From what I can tell, the last Tri-State Computer show died out in 2014. The Trenton Computer show was taken over by The College of New Jersey. And it’s been more than a decade since Ken Gordon closed his production company that hosted PC Shows. MarketPro, the last remaining holdout, shut its doors in June 2016, having only six remaining vendors. When I reached out to Bill Grammar, a former MarketPro vendor and co-owner of Millennium BG (the computer retailer that has taken over the last MarketPro venue in Maryland and relaunched a monthly event under the MarketPro name), he sympathized with my sense of obsolescence. “Back when MarketPro North was doing six or seven shows a weekend, their take was easily a million dollars before expenses. I can remember five thousand people at a single show.”

Grammar has been in the hardware business since 1987, repairing and selling refurbished computers. Retailing with MarketPro allowed him to grow from a local retail business to a regional presence.
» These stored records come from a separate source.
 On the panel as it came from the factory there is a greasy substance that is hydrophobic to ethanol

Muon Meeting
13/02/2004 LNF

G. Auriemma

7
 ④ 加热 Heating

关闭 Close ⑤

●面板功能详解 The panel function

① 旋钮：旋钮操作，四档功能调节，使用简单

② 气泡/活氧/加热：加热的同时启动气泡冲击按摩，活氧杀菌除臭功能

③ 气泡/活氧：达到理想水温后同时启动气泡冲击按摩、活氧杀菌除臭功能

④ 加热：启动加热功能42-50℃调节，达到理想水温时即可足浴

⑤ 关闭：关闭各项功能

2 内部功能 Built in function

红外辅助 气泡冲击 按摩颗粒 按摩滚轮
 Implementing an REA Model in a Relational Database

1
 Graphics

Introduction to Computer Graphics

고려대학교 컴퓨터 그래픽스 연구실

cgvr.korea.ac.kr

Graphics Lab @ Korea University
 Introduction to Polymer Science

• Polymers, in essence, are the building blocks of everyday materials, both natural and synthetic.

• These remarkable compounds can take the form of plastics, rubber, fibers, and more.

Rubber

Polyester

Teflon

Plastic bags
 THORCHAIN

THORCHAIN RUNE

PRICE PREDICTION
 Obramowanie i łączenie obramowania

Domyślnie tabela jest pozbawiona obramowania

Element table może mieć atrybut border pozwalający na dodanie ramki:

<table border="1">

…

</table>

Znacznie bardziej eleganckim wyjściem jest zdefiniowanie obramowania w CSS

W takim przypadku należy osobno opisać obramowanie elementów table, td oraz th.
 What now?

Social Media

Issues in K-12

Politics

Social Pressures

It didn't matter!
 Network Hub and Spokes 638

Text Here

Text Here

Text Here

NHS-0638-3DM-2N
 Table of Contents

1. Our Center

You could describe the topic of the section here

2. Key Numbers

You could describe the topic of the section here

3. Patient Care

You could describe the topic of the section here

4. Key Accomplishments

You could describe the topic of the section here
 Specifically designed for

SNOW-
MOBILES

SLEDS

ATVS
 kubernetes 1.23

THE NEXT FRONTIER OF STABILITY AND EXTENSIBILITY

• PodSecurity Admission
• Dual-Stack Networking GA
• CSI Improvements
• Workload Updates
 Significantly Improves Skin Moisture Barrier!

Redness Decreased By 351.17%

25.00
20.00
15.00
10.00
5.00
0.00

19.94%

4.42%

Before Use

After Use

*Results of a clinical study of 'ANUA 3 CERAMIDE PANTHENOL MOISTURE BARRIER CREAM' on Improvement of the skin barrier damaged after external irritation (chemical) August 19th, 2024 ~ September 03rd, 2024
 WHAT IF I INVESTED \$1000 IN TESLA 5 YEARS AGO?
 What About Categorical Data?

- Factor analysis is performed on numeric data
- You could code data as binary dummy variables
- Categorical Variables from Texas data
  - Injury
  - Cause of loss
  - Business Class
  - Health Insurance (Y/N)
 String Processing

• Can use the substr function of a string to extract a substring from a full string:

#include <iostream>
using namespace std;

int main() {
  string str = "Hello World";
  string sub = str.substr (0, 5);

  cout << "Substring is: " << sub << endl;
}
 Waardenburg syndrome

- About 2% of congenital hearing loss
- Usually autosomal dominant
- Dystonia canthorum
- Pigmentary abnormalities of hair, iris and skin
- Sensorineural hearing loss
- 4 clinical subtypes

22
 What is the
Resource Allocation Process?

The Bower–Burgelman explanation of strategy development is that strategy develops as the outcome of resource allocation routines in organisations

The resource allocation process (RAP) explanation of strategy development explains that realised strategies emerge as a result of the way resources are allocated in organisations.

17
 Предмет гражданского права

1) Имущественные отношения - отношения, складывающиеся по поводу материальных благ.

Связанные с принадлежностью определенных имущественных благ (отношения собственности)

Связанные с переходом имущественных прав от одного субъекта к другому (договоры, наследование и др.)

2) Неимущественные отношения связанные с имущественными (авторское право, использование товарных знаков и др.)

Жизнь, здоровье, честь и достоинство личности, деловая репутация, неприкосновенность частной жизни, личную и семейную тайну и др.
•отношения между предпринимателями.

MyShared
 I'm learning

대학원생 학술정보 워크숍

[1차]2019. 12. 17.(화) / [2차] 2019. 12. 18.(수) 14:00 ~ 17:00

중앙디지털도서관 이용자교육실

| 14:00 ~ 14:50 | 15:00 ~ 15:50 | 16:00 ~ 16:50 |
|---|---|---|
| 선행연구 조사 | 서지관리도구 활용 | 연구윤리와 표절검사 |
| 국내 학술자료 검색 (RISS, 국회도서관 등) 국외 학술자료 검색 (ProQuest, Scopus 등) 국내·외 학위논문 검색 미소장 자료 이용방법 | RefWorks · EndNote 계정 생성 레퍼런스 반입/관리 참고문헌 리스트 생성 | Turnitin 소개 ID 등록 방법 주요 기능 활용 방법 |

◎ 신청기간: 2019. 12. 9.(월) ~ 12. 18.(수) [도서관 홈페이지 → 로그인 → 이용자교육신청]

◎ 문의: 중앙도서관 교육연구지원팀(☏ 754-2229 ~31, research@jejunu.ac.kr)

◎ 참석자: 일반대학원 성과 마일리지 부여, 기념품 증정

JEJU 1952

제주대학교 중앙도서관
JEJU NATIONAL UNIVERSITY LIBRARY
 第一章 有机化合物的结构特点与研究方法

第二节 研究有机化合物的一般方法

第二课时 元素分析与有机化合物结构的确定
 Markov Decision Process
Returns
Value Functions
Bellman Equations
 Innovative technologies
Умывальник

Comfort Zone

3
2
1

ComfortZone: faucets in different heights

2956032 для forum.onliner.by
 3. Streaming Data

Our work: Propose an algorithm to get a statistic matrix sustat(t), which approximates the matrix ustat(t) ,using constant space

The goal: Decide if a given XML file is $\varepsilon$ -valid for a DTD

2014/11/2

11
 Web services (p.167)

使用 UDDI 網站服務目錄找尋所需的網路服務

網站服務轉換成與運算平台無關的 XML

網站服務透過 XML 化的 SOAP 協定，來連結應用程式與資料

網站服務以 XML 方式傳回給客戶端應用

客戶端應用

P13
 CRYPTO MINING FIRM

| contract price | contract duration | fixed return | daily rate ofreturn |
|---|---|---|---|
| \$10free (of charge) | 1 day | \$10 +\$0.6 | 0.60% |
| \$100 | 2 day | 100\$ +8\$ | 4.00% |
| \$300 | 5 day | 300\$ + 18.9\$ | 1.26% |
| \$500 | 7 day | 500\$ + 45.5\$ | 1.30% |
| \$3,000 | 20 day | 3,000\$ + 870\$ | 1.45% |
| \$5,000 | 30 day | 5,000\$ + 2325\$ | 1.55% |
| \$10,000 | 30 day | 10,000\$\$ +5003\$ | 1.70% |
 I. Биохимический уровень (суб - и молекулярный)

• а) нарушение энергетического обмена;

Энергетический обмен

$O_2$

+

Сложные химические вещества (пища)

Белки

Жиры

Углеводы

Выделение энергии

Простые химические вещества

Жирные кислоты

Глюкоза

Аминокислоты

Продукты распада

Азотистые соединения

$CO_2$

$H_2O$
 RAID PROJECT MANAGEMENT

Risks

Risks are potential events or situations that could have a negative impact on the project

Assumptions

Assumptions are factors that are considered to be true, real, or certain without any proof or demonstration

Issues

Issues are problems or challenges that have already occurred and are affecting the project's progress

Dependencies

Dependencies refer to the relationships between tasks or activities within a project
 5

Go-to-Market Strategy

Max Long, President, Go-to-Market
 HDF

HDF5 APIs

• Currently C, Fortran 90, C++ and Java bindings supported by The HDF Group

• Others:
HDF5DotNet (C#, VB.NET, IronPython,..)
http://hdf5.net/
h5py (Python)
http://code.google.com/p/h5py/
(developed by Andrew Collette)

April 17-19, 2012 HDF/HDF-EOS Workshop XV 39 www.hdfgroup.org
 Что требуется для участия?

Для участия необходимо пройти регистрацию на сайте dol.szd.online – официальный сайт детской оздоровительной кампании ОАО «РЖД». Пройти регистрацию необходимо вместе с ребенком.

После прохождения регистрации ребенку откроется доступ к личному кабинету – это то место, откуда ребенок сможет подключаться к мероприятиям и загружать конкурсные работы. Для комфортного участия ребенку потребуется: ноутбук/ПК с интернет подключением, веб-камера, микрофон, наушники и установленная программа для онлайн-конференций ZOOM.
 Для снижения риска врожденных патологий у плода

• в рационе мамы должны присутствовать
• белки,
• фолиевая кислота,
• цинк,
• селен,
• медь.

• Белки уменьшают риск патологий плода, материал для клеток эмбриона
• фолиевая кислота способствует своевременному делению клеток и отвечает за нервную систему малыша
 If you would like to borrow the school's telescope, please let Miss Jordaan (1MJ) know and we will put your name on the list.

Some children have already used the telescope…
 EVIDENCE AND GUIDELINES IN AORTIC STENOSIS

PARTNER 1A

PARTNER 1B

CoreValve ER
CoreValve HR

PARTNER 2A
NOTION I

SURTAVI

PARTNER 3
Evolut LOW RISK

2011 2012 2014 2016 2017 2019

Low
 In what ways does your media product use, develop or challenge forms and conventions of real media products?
MarketPro shows took Grammar’s sales teams to South Carolina, Virginia, and Delaware. “After a few years, we were doing a show every week,” Grammar says. But then 200 vendors dropped to 150, then to 125, and by the time that MarketPro went out of business, a show might only get 50 customers. He points to the twin pressures of internet retailing and falling hardware prices as the industry death knell that forced individual vendors to chase ever-shrinking margins. “Years ago, people asked us about Raspberry Pi [computers], but there was really no margin and not a lot of demand for it. We tried to stay involved with stuff where we could turn a dollar.”

And I suppose this is the thing that makes technology as astonishing as it is confounding: it maintains no allegiance, no permanent merchant or managerial class. Its economic disloyalty is precisely what makes it so stubbornly egalitarian. Its future sparkles at the margins, in those accidental spaces where commerce can’t quite reach. It makes fortunes and breaks livelihoods with equal ease. As much as it has come to be dominated by a few large companies, it will remain forever accessible to a kid with some cheap hardware and the desire to create.

“There’s always something weird happening,” Thompson says. “Because amateurs always do things that companies trying to make money would never do. And that’s exciting.”